→ What you have to do: Quote the text of each of the records below verbatim, leaving out the pictures.

(Records from a dataset)
----------
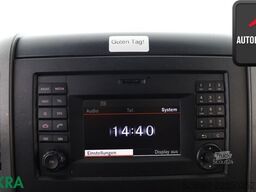 mercedes-benz Sprinter 313 CDI KASTEN L1H2 STANDHZ,SCHWINGSITZ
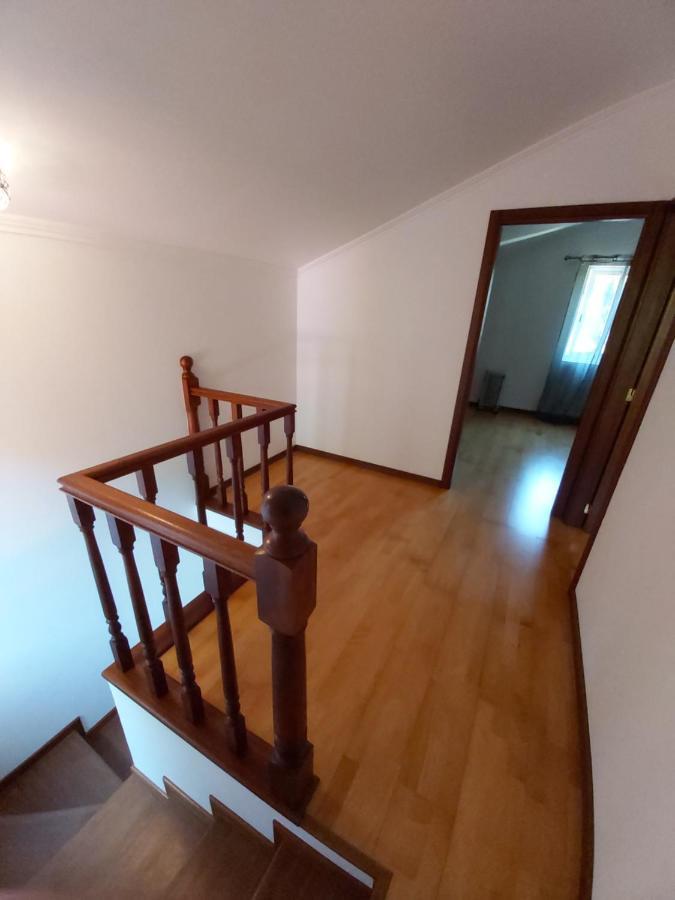 Lameiros Cottage São Vicente المظهر الخارجي الصورة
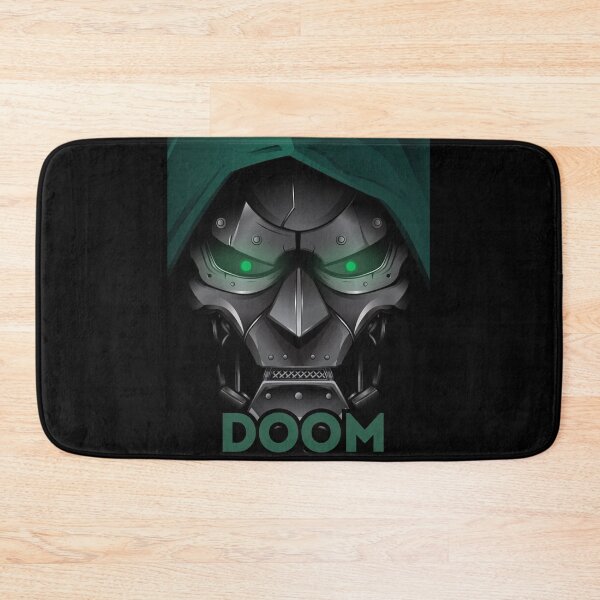 Item preview, Doom designed and sold by Gary-Shop.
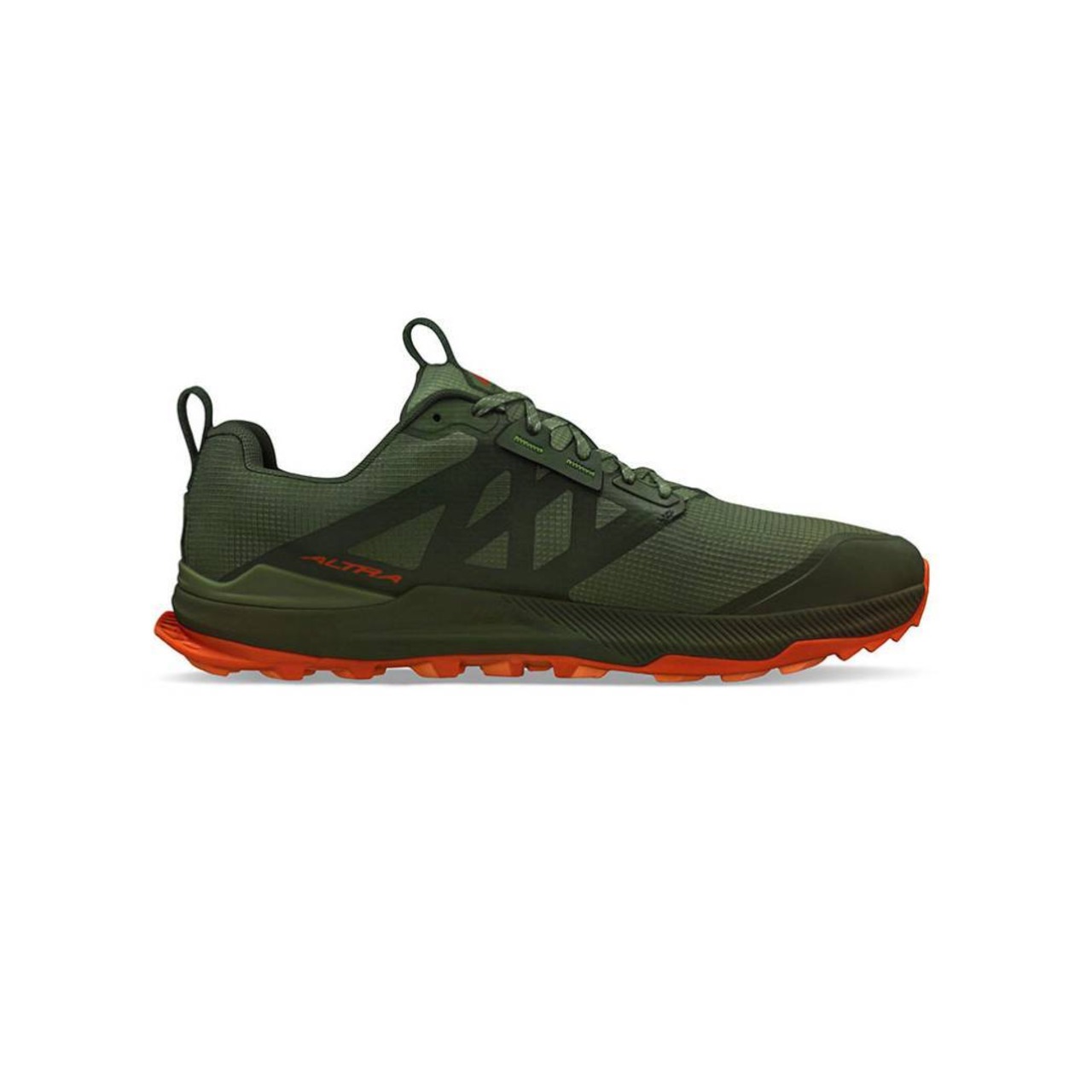 ALTRA アルトラ LONE PEAK 8 M（ローンピーク 8）メンズ | STRIDE LAB 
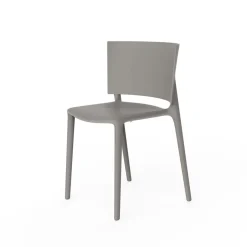 Africa chaise (lot de 4)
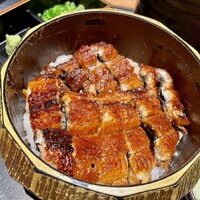 うなぎ四代目菊川 ムスブ田町店 - 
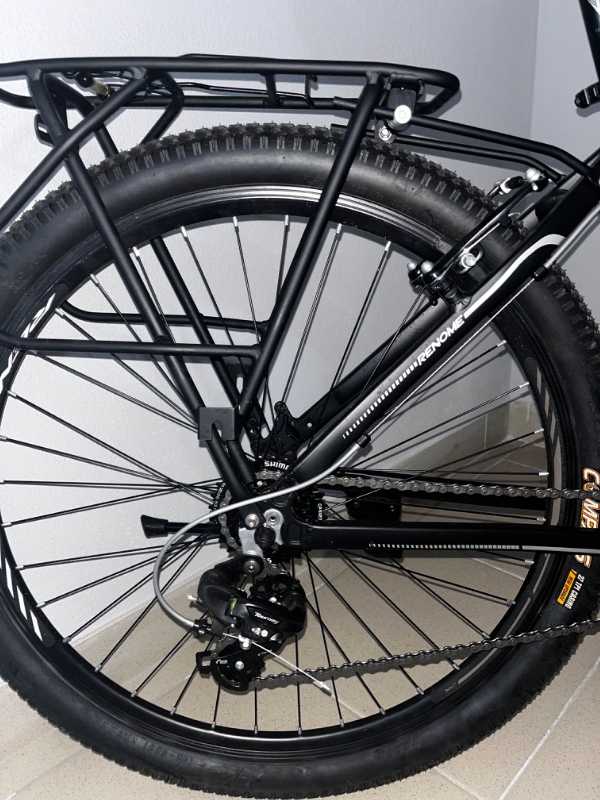 Renome comfort 27.5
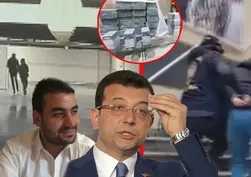 Ucu İmamoğlu’na uzanan 30 milyon dolarlık karanlık vurgun! Üçüncü denemede soydular | 2 gözaltı daha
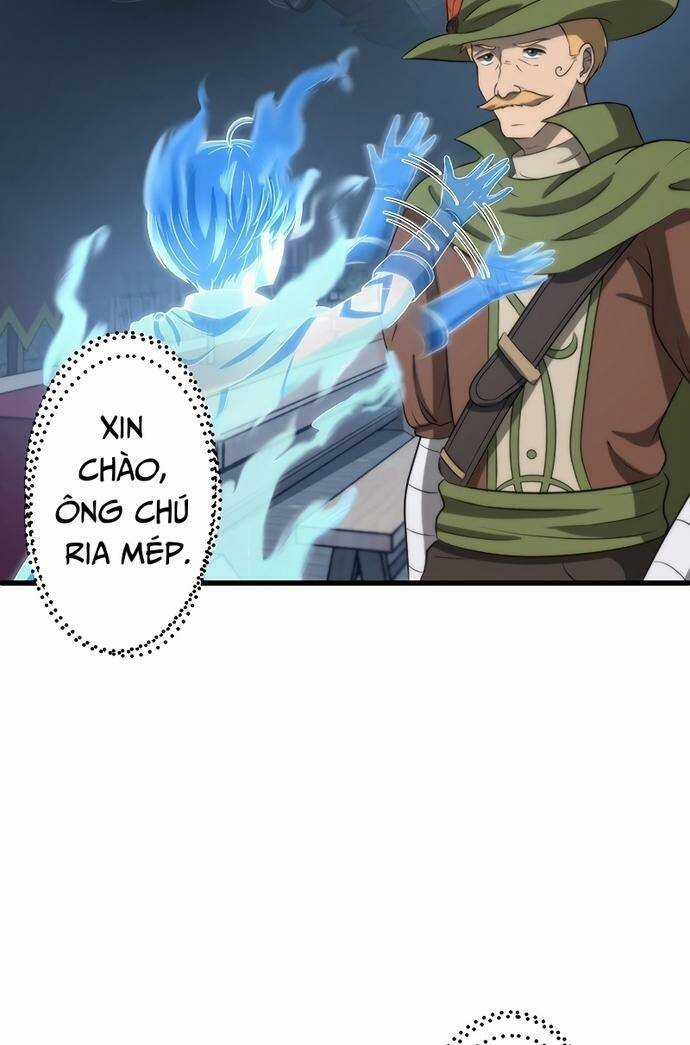 Tới Thế Giới Khác Của Riêng Tôi Chapter 12 trang 5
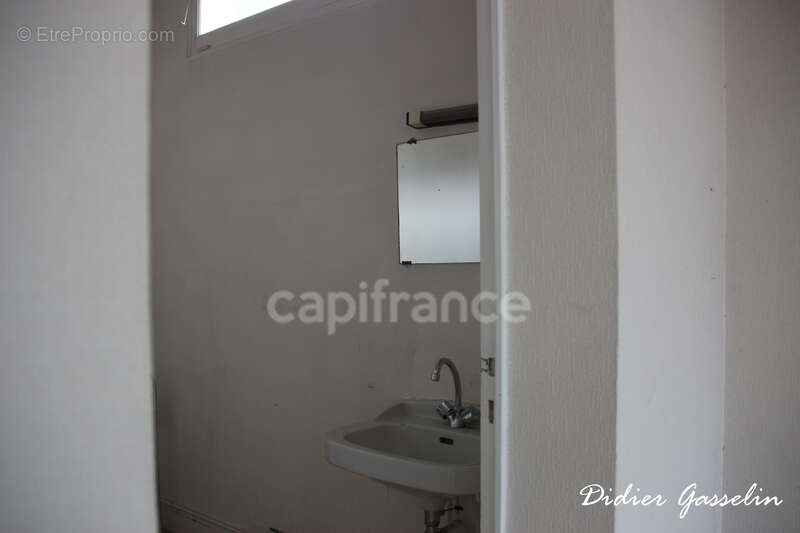 Commerce à NOGENT-LE-ROTROU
----------
→ Your response:
 mercedes-benz Sprinter 313 CDI KASTEN L1H2 STANDHZ,SCHWINGSITZ
 Lameiros Cottage São Vicente المظهر الخارجي الصورة
 Item preview, Doom designed and sold by Gary-Shop.
 ALTRA アルトラ LONE PEAK 8 M（ローンピーク 8）メンズ | STRIDE LAB 
 Africa chaise (lot de 4)
 うなぎ四代目菊川 ムスブ田町店 - 
 Renome comfort 27.5
 Ucu İmamoğlu’na uzanan 30 milyon dolarlık karanlık vurgun! Üçüncü denemede soydular | 2 gözaltı daha
 Tới Thế Giới Khác Của Riêng Tôi Chapter 12 trang 5
 Commerce à NOGENT-LE-ROTROU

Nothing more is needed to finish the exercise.